Dataset Block Start

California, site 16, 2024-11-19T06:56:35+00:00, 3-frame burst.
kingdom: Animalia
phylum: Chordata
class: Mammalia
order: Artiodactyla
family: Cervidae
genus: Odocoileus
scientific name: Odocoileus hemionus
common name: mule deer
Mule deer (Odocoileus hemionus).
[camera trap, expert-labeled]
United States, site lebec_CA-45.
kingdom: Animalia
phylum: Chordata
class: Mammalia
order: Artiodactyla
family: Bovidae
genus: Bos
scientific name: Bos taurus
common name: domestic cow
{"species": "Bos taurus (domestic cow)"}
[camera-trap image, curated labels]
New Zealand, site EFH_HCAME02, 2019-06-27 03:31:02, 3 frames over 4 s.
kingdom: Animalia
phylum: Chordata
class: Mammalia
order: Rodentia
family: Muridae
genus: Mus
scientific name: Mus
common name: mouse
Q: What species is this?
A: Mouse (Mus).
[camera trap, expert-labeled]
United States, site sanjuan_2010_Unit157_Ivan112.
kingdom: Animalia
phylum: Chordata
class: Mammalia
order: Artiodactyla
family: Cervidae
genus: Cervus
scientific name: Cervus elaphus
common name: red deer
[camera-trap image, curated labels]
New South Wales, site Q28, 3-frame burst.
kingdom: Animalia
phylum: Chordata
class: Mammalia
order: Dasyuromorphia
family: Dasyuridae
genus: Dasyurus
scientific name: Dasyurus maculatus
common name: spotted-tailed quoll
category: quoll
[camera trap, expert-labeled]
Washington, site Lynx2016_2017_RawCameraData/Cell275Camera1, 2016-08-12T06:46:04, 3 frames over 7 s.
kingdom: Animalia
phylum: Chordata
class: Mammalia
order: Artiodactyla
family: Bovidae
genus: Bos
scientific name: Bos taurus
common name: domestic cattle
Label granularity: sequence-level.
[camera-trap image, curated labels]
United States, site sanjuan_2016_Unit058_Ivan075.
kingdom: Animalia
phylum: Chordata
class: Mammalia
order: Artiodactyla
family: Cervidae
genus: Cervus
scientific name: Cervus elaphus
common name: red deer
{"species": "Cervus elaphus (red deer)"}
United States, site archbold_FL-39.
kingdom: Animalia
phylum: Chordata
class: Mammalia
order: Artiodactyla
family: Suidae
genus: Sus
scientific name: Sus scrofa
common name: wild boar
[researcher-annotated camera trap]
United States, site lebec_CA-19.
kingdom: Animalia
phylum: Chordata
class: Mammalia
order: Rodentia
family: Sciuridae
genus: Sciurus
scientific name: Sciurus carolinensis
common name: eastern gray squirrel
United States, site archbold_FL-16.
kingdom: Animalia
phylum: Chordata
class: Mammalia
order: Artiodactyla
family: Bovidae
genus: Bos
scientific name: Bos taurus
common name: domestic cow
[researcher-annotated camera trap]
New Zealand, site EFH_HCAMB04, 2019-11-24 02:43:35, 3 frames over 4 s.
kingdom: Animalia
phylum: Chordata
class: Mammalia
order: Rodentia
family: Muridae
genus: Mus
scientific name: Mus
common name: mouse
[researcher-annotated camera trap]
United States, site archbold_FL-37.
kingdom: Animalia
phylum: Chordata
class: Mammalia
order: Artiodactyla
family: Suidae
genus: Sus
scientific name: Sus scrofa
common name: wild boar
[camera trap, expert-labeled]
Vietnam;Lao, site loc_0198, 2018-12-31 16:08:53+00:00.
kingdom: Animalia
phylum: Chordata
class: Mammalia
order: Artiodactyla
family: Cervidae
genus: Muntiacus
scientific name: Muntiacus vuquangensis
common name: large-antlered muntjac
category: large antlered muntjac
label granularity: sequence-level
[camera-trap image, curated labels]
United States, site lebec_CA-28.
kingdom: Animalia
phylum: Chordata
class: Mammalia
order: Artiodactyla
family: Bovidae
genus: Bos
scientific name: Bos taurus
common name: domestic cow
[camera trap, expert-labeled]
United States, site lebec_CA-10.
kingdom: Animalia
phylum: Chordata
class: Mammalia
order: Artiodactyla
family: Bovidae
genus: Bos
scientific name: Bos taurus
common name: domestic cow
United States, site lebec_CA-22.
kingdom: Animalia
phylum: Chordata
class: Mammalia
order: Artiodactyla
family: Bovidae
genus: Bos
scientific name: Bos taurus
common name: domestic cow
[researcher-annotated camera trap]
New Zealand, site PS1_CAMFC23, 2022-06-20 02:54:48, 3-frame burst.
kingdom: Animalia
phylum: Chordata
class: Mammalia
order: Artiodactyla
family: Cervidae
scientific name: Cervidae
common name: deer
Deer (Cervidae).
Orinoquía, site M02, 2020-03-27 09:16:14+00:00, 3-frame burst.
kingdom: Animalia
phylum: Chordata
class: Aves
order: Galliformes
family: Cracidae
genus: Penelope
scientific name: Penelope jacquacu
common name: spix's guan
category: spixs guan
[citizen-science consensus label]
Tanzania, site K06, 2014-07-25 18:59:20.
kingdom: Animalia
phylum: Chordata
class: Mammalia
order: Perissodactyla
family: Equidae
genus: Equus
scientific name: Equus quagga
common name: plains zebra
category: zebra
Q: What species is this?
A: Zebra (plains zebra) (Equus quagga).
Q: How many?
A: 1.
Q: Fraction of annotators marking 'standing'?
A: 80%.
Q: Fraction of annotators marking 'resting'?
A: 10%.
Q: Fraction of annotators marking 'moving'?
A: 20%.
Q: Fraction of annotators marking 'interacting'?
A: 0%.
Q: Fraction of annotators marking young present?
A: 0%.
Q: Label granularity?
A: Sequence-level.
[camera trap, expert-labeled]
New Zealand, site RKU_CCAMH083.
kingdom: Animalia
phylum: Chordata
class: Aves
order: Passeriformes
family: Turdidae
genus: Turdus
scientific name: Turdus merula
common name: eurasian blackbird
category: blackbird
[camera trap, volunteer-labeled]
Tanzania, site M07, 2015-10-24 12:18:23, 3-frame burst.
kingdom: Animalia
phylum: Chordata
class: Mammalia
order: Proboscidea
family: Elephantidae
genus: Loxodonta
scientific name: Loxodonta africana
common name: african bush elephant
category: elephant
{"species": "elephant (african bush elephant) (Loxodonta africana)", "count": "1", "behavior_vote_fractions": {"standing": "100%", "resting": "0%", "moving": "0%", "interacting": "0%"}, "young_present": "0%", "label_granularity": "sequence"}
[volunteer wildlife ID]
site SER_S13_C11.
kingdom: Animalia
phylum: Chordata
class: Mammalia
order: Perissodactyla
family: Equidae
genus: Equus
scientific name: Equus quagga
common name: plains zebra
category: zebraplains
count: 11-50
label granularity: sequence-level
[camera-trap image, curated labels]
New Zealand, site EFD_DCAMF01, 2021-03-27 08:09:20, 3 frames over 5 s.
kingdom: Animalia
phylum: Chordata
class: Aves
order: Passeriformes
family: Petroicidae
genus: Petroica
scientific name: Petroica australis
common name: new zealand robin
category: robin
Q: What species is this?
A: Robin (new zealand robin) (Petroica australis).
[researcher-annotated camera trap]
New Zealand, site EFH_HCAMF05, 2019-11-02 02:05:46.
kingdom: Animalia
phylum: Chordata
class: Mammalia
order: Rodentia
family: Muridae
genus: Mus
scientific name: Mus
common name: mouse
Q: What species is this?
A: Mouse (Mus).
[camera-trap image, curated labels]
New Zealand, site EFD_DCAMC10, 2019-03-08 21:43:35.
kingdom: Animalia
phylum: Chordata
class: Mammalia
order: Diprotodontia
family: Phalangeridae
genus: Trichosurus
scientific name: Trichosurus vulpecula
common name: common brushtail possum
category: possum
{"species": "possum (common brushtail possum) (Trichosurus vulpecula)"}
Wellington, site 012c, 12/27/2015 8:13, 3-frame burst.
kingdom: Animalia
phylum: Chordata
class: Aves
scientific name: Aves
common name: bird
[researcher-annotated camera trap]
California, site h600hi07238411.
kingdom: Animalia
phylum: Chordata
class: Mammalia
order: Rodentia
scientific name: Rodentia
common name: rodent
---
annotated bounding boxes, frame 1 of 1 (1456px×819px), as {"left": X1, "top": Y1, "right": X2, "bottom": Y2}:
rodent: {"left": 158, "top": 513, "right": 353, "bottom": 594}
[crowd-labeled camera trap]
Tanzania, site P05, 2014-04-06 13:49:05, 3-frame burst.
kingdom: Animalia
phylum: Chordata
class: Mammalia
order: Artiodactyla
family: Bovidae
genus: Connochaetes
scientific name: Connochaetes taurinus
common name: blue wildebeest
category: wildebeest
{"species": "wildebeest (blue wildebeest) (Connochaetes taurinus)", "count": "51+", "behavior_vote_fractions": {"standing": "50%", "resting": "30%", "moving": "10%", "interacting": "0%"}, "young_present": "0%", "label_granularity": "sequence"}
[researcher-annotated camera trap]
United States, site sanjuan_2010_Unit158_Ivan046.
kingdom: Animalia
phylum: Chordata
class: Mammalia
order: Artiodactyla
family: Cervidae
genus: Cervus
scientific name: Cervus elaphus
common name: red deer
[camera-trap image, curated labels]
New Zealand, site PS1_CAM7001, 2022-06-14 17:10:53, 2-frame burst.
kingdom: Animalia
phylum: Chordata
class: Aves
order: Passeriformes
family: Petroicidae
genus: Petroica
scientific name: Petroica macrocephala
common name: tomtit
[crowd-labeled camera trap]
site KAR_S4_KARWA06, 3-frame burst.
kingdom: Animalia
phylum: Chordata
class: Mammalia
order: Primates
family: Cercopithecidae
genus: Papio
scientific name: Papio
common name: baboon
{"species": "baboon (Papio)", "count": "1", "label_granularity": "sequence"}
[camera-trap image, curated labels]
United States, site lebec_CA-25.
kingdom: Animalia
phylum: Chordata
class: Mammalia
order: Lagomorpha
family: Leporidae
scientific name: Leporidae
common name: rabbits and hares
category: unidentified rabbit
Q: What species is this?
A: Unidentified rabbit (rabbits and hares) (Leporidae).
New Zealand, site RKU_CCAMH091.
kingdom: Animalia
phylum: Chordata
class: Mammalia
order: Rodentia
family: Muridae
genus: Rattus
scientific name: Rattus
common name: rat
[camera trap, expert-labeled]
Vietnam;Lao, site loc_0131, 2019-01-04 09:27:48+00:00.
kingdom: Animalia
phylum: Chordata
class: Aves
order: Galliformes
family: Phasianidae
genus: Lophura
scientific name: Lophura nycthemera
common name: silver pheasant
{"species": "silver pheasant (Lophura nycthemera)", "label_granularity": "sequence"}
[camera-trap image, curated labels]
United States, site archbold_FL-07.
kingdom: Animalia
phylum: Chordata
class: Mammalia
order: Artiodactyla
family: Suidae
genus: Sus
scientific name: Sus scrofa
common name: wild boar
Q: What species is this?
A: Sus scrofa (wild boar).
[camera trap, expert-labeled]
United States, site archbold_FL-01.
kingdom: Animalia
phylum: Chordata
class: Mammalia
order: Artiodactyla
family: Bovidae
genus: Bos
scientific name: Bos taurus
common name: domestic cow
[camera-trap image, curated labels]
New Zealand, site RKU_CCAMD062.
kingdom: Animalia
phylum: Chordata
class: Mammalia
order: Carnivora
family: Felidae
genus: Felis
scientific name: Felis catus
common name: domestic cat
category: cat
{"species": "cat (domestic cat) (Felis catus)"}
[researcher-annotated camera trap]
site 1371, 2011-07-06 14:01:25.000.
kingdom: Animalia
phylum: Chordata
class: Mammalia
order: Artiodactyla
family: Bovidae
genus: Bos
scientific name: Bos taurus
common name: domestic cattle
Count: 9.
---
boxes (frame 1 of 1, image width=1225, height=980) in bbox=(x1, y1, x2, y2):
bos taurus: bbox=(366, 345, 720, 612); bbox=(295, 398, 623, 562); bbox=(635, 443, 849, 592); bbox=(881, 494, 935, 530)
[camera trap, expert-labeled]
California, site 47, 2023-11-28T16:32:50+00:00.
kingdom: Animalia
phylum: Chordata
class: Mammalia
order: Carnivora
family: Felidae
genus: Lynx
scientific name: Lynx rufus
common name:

Dataset Block End

Task to carry out: Reply with one number: the count of lines in the entries that include the word "annotators".

Response area: 5